▶ **Text passage**:
───
April 2011 Bankruptcy Section Newsletter

Section News

CLLA Staff

The bankruptcy section will sponsor up to 6 hours of continuing legal education at this year's Chicago/Spring Meeting, which takes place April 14-17, 2011 at the Westin on Michigan Avenue. The education includes:

Don't Be Bamboozled by the 'B' Word: A Primer on When You Collect Despite a Bankruptcy Filing - Friday, April 15, 2011, 9:00-10:30am
This program will examine ways in which creditors can legally get more value for their claims when a debtor files bankruptcy. Topics covered will include dischargeability, exemptions and liens.

Talk To The Judges - Friday, April 15, 2011, 2:00-5:00 p.m.
Judges from around the country will provide attendees with a view "from the bench" about current bankruptcy issues, particularly fraudulent conveyances, the absolute priority rule and credit bidding. Questions will be provided beforehand, and there will be a live question-and-answer session. If you have questions or issues you would like the judges to discuss, please send them to the Section staff liaison Meghan Flesch at mflesch@clla.org.

Hot & Emerging Issues In Bankruptcy Law - Saturday, April 16, 2011, 10:30am-12:00pm
Ron Peterson, a prominent bankruptcy practitioner and riveting speaker, provides an update for bankruptcy and creditors' rights attorneys on important and emerging bankruptcy case law issues arising in the past year.
───
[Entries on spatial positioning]

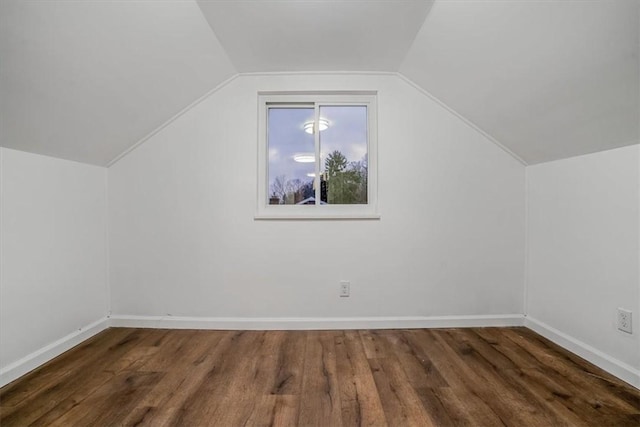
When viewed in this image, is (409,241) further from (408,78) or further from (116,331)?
Answer: (116,331)

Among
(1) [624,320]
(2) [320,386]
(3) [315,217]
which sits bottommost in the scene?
(2) [320,386]

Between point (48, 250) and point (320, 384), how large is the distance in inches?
75.6

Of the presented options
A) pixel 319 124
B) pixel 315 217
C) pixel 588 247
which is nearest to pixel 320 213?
pixel 315 217

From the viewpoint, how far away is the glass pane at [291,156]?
7.26 feet

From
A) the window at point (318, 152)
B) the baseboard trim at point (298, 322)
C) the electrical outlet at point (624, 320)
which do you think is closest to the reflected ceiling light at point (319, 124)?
the window at point (318, 152)

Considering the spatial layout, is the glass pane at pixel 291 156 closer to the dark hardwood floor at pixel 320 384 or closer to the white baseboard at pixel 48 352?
the dark hardwood floor at pixel 320 384

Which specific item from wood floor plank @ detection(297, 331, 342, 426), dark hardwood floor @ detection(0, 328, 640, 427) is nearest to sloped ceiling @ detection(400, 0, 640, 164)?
dark hardwood floor @ detection(0, 328, 640, 427)

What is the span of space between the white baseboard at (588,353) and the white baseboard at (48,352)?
3.45 meters

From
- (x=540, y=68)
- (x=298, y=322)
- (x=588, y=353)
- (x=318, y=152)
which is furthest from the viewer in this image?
(x=318, y=152)

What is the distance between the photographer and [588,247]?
165 centimetres

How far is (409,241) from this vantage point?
2.10m

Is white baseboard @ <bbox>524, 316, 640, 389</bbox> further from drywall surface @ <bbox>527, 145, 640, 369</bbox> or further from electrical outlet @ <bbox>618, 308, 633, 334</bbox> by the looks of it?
electrical outlet @ <bbox>618, 308, 633, 334</bbox>

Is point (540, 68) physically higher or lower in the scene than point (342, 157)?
higher

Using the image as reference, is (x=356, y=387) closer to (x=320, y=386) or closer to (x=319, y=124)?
(x=320, y=386)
───
▶ **Short task 1**:
Output the full bankruptcy newsletter word for word.
▶ **Short task 2**:
Format lines of the listing as a JSON list of strings, one string per line and with blank lines omitted. Begin at the line containing "What is the distance" and stop after the last line of the listing.
The newsletter and the listing come from unrelated sources.

▶ **Full output 1**:
April 2011 Bankruptcy Section Newsletter

Section News

CLLA Staff

The bankruptcy section will sponsor up to 6 hours of continuing legal education at this year's Chicago/Spring Meeting, which takes place April 14-17, 2011 at the Westin on Michigan Avenue. The education includes:

Don't Be Bamboozled by the 'B' Word: A Primer on When You Collect Despite a Bankruptcy Filing - Friday, April 15, 2011, 9:00-10:30am
This program will examine ways in which creditors can legally get more value for their claims when a debtor files bankruptcy. Topics covered will include dischargeability, exemptions and liens.

Talk To The Judges - Friday, April 15, 2011, 2:00-5:00 p.m.
Judges from around the country will provide attendees with a view "from the bench" about current bankruptcy issues, particularly fraudulent conveyances, the absolute priority rule and credit bidding. Questions will be provided beforehand, and there will be a live question-and-answer session. If you have questions or issues you would like the judges to discuss, please send them to the Section staff liaison Meghan Flesch at mflesch@clla.org.

Hot & Emerging Issues In Bankruptcy Law - Saturday, April 16, 2011, 10:30am-12:00pm
Ron Peterson, a prominent bankruptcy practitioner and riveting speaker, provides an update for bankruptcy and creditors' rights attorneys on important and emerging bankruptcy case law issues arising in the past year.

▶ **Full output 2**:
[
  "What is the distance between the photographer and [588,247]?",
  "165 centimetres",
  "How far is (409,241) from this vantage point?",
  "2.10m",
  "Is white baseboard @ <bbox>524, 316, 640, 389</bbox> further from drywall surface @ <bbox>527, 145, 640, 369</bbox> or further from electrical outlet @ <bbox>618, 308, 633, 334</bbox> by the looks of it?",
  "electrical outlet @ <bbox>618, 308, 633, 334</bbox>",
  "Is point (540, 68) physically higher or lower in the scene than point (342, 157)?",
  "higher",
  "Using the image as reference, is (x=356, y=387) closer to (x=320, y=386) or closer to (x=319, y=124)?",
  "(x=320, y=386)"
]